**Stored records:**

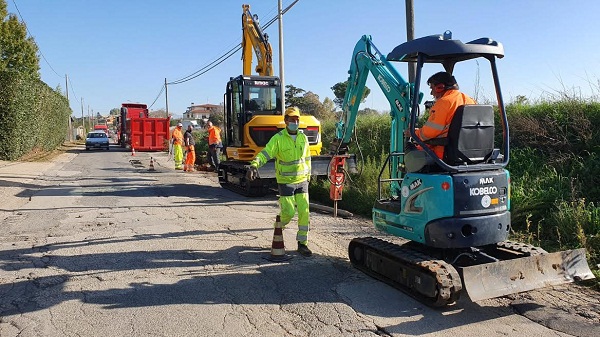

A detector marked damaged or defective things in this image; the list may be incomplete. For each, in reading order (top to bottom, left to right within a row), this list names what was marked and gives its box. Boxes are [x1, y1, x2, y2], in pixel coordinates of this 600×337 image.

cracked asphalt [0, 144, 596, 334]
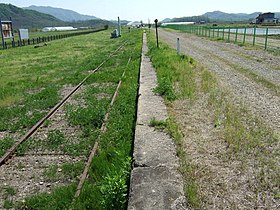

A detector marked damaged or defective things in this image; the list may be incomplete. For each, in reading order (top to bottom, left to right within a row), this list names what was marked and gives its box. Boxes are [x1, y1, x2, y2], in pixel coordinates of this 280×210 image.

rusty railway track [0, 43, 126, 167]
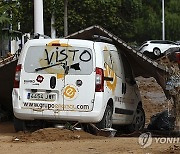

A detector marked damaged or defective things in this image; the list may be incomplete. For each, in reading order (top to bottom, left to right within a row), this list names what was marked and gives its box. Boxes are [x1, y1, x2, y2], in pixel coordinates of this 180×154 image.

damaged white van [12, 38, 145, 132]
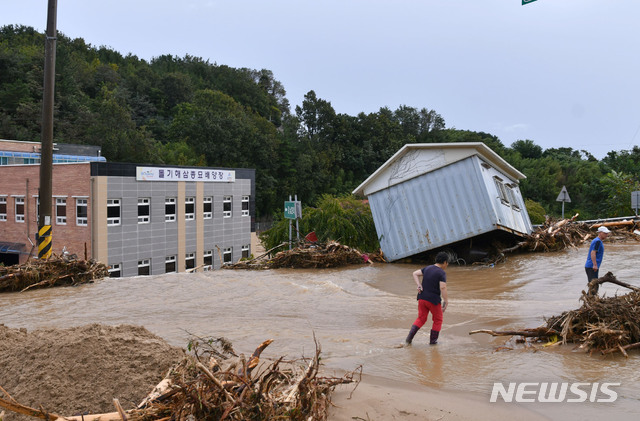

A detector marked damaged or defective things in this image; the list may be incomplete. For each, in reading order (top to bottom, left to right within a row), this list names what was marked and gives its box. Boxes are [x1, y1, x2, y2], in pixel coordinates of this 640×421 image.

damaged structure [352, 143, 532, 260]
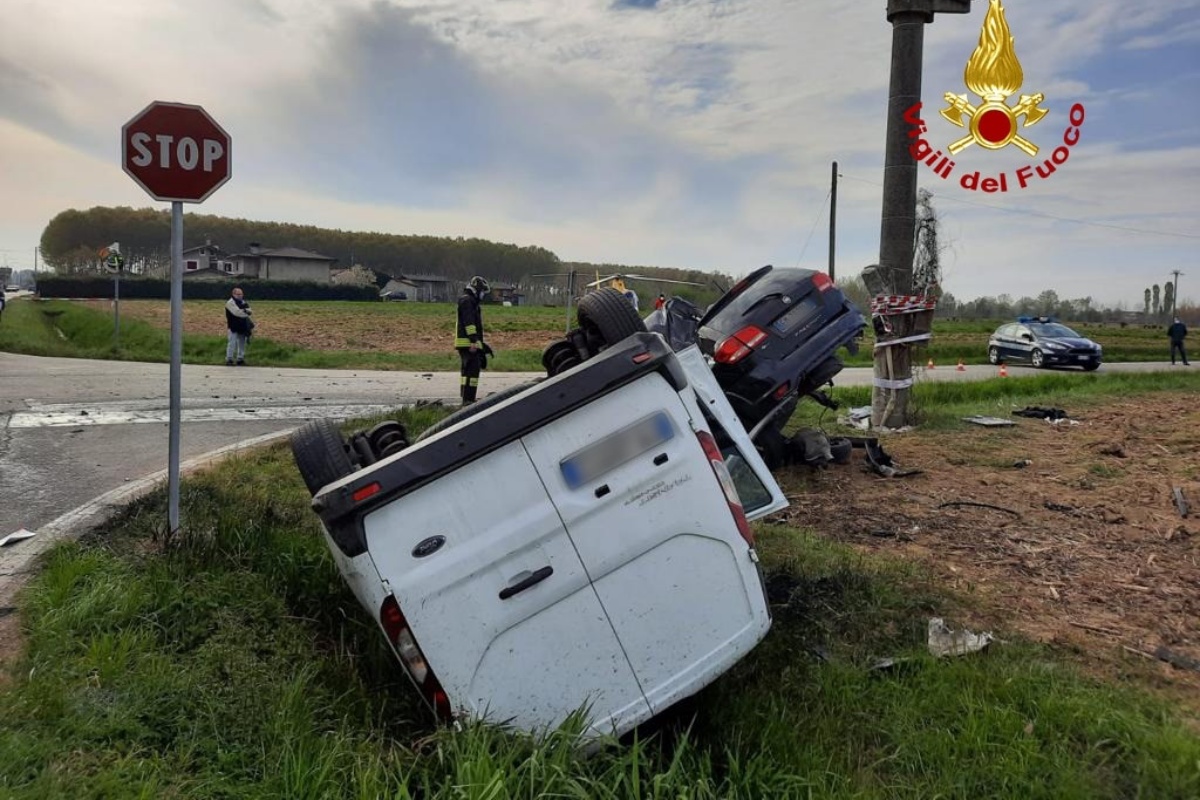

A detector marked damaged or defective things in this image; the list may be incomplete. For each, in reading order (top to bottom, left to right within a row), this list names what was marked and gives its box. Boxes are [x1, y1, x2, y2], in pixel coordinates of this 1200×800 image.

overturned white van [296, 331, 792, 738]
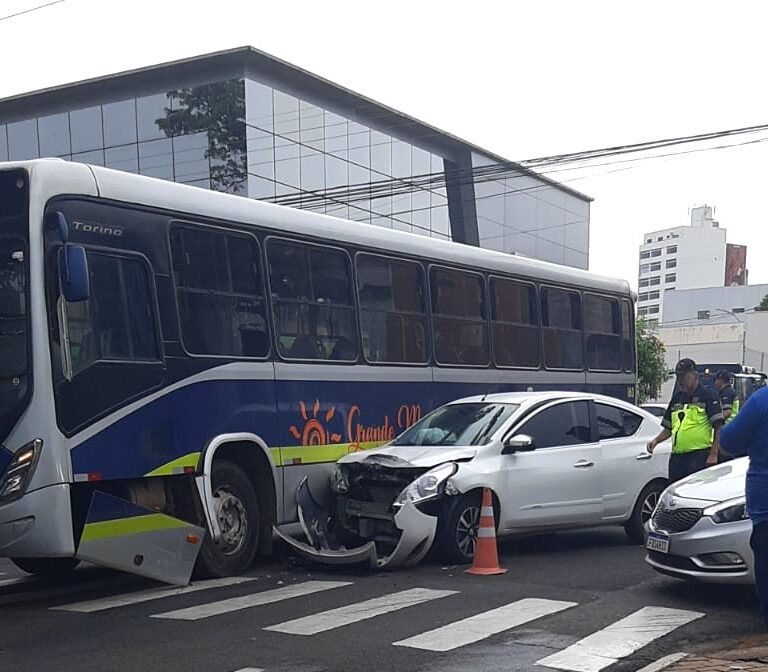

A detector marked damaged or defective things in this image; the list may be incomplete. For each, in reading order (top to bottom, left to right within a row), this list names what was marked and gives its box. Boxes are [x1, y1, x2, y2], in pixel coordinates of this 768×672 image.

crashed car hood [340, 444, 476, 470]
crashed car hood [672, 460, 752, 502]
damaged front bumper [274, 480, 438, 568]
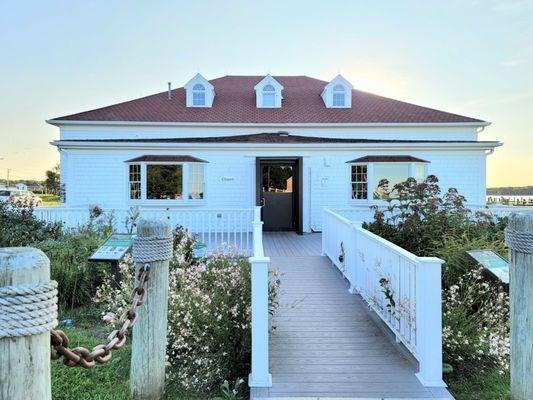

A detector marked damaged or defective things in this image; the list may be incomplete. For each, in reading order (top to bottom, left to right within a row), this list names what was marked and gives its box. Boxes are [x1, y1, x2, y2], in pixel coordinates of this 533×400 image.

rusty chain [50, 264, 151, 368]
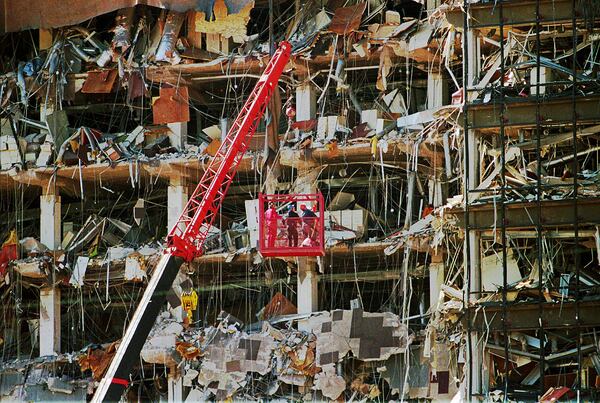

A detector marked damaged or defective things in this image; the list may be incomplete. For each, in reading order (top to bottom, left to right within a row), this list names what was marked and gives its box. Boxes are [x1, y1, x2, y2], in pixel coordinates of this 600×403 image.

rusted metal panel [328, 1, 366, 35]
rusted metal panel [81, 70, 118, 94]
rusted metal panel [151, 85, 189, 123]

**What is being asked:**
Skip the images and set down the rest of the data unchanged.

**Answer to the exercise:**
A detector marked damaged or defective things in this image; the list may be incomplete. For each, in reading order (top to bottom, left to right within a row), this list names what was marked and gives its box. Boxes are [x1, y1, x2, y2], in pixel coordinates of this 600×337 image.

cracked asphalt [0, 144, 596, 334]

A detector marked damaged or defective things in this image; the list may be incomplete. For each, in reading order (top to bottom, left to right within a row), this list names what was marked and gives its box. Boxes are [x1, y1, x2, y2], in pixel coordinates of this 280×210 image.

rusty railway track [0, 43, 126, 167]

A detector marked damaged or defective things in this image; the list may be incomplete. For each, in reading order (top to bottom, left to right within a row), this list names what was marked and gives its box. Boxes are [x1, y1, x2, y2], in pixel coordinates of this 180×154 image.

damaged white van [12, 38, 145, 132]

A detector marked damaged or defective things in this image; the list may be incomplete. For each, in reading order (top to bottom, left to right within a row), this list names what was marked and gives its box. Boxes are [x1, y1, x2, y2], in pixel coordinates of this 640×421 image.

damaged structure [352, 143, 532, 260]

A detector marked damaged or defective things in this image; the list may be incomplete. For each, in reading order (top to bottom, left to right within a row), this list names what was marked and gives its box. Boxes are [x1, y1, x2, y2], in pixel coordinates of this 1200×800 image.

overturned white van [296, 331, 792, 738]

A detector marked damaged or defective things in this image; the list may be incomplete. For each, in reading order (top to bottom, left to right within a row), this list names what was marked and gives its box. Boxes are [x1, y1, x2, y2], in pixel coordinates of this 768×672 image.

crashed car hood [340, 444, 476, 470]
crashed car hood [672, 460, 752, 502]
damaged front bumper [274, 480, 438, 568]

A detector marked damaged or defective things in this image; the list may be incomplete. For each, in reading order (top to bottom, left to right within a row), this list names what was marked and gives its box. Boxes are [x1, y1, x2, y2], in pixel coordinates of this 533×400 image.

rusty chain [50, 264, 151, 368]

A detector marked damaged or defective things in this image; the list may be incomplete. For each, in reading order (top to bottom, left to right within a row), this list names what was marked and gives its box. Boxes are [x1, y1, x2, y2], in pixel coordinates of this 600×403 image.

rusted metal panel [328, 1, 366, 35]
rusted metal panel [81, 70, 118, 94]
rusted metal panel [151, 85, 189, 123]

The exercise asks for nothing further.